(Page-level text extractions)
┄┄┄┄┄┄

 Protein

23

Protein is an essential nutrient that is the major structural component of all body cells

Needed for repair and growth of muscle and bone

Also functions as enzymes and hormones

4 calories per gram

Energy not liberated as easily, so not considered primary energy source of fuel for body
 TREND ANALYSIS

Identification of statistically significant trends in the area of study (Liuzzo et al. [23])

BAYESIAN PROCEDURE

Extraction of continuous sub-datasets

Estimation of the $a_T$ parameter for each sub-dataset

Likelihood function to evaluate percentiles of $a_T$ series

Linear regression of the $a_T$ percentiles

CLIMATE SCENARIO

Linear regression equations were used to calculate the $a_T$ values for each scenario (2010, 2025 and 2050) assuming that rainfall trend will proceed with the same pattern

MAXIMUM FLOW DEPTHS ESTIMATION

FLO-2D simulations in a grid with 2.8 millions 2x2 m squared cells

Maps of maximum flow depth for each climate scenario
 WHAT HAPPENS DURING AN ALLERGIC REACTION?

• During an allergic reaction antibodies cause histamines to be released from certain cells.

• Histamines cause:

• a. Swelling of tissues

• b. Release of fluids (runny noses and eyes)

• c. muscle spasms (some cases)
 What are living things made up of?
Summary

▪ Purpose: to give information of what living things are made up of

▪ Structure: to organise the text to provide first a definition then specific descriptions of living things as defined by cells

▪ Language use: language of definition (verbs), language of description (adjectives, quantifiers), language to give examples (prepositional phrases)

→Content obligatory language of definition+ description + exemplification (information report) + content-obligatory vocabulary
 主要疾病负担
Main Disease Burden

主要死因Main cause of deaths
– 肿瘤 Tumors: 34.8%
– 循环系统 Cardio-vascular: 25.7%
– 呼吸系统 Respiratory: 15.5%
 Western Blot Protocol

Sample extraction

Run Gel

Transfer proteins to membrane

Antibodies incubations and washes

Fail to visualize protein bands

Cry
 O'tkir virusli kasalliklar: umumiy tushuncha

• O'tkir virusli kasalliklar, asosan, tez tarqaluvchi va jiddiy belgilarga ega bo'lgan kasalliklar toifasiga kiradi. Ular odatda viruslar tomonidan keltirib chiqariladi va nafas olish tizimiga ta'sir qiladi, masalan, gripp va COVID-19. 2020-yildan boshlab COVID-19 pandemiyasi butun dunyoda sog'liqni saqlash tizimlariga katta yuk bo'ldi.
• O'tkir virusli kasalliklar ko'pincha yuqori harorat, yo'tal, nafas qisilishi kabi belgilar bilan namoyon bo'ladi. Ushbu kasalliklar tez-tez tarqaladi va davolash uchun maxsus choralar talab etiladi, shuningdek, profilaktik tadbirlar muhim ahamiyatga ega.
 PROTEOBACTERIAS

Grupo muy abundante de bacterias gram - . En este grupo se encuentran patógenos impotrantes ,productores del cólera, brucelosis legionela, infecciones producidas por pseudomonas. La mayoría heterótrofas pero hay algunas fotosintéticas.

┄┄┄┄┄┄

**WORK INSTRUCTION**
Could you find every line in the records above that has the string "muscle" and copy it?

**RESULT OF THIS TASK**
Needed for repair and growth of muscle and bone
• c. muscle spasms (some cases)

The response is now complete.